È interessante notare che il dottor Chetty aveva condiviso le sue scoperte con alcuni suoi colleghi in India, dove aveva ricevuto un’accoglienza più attenta. A quel tempo, una provincia dell’India stava subendo un enorme attacco COVID, che sarebbe stato risolto a tempo di record e con pochi decessi seguendo le raccomandazioni terapeutiche del dottor Chetty.

Ancora più interessanti erano state le telefonate tra Biden e il presidente indiano Modi, con l’assicurazione verbale che l’India non avrebbe rivelato i propri metodi per curare il coronavirus in cambio dei favori degli Stati Uniti.

Ma c’è molto di più. Il Sudafrica ha vissuto quattro “ondate” del virus della COVID ed erano tutte diverse. Durante la prima ondata, i sintomi erano perdita del gusto e dell’olfatto, ma questi erano scomparsi nella seconda ondata ed erano stati sostituiti da nuovi sintomi. Nella seconda ondata l’allergia e l’affanno, erano scomparsi, sostituiti da problemi gastrointestinali e da reazioni molto più gravi rispetto alla prima ondata. C’era ancora una reazione allergica in ottava giornata, ma ora nel tratto gastrointestinale invece che a livello polmonare.

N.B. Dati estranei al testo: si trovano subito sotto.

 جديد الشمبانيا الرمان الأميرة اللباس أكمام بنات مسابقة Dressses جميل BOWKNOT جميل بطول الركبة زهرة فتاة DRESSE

Il dottor Chetty era convinto che il colpevole fosse la proteina spike e che fosse cambiata in un modo che le conferiva una nuova affinità per i recettori nel sistema gastrointestinale, il che rafforzava la sua convinzione di avere a che fare con un virus prodotto in laboratorio. Chetty aveva scoperto che era mutata solo la proteina spike, non il resto del virus, cosa che, secondo lui, era molto strana perché in natura cose simili non accadono. Cosa assai importante, il dottor Chetty aveva notato che, quando si progetta un virus in un laboratorio, è anche possibile progettare le mutazioni che esso subirà.

Con la terza ondata, i sintomi dell’ottavo giorno non erano dispnea o gastroenterite, perchè ora la proteina spike mutata attaccava il sistema cardiovascolare (circolatorio). Chetty ha affermato che si aspettava che Omicron, con 50 nuove mutazioni nella proteina spike, fosse un altro nuovo virus ingegnerizzato. Era quindi diventato evidente evidente che Omicron era neurotossico e colpiva il sistema nervoso.

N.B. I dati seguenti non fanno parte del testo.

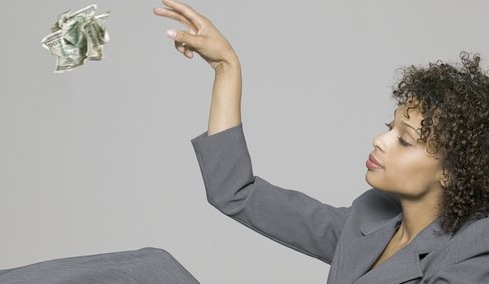 women-wasting-money-on-business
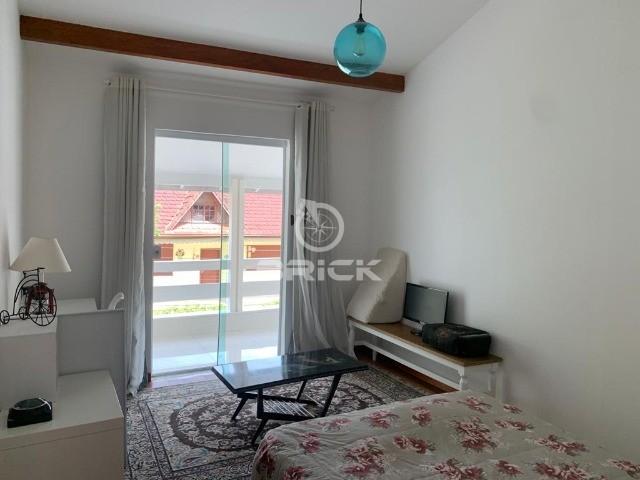 Casa com 6 quartos sendo 3 suítes em condomínio com lazer completo no Comary.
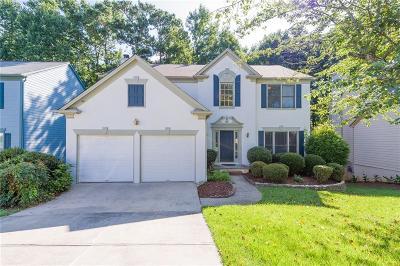 Duluth Single Family Home For Sale: 10945 Glenbarr Drive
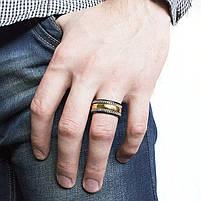 Кольцо из стали с золотистой полосой и цепочками Арт. RNM017SL (21), фото 2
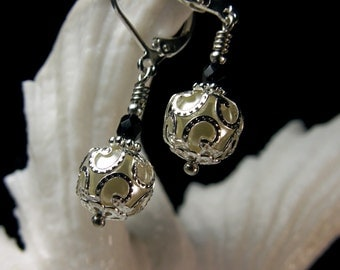 Black & White Crystal Pearl Drop Victorian Earrings, Antique Silver Filigree, Titanic Temptations Vintage Edwardian Bridal Style Jewelry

Quindi, le quattro ondate del Sud Africa hanno presentato sintomi iniziali completamente diversi e la proteina spike mutata ha attaccato quattro diversi sistemi organici principali: respiratorio, gastrointestinale, cardiovascolare e nervoso.

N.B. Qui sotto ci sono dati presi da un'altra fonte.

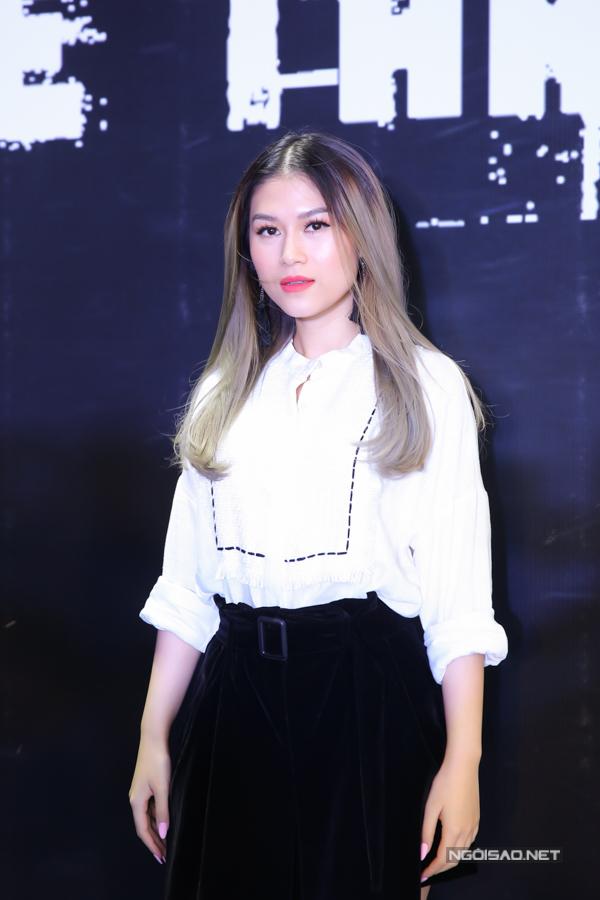 Diễn viên Ngọc Thanh Tâm mặc kín đáo, thanh lịch đi sự kiện.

C’è qualcosa di ancora più sorprendente. Nella prima ondata, il dottor Chetty aveva avuto come pazienti solo persone di colore. Nella seconda ondata erano stati per lo più pazienti di origine indiana a venire da lui: “Niente più pazienti neri, tutti indiani”. Era stata la seconda ondata a devastare l’India e, nella seconda ondata, il dottor Chetty aveva avuto per lo più pazienti indiani, presumibilmente tutti con lo stesso ceppo. Nella terza ondata, non c’erano quasi pazienti neri o indiani, erano invece “tutti bianchi e musulmani”. Ricorderete che, negli Stati Uniti, la prima ondata aveva colpito soprattutto i neri. Per quanto riguarda la Cina, la COVID era inizialmente specifica per la Cina al 100%, fino a quando il virus non era mutato. Questa tossicità della proteina spike per un particolare sistema corporeo può essere universale.

Alcuni Paesi sono stati esposti a più ceppi di altri, non tutti con lo stesso numero di ceppi (ondate) e in altri Paesi sono stati colpiti altri importanti sistemi corporei, uno dei quali è il sistema riproduttivo. Inoltre, la specificità etnica delle diverse ondate nei diversi Paesi può essere universale, ma non abbiamo informazioni perché i media controllano la narrativa e questi argomenti sono soggetti ad una censura pressochè completa.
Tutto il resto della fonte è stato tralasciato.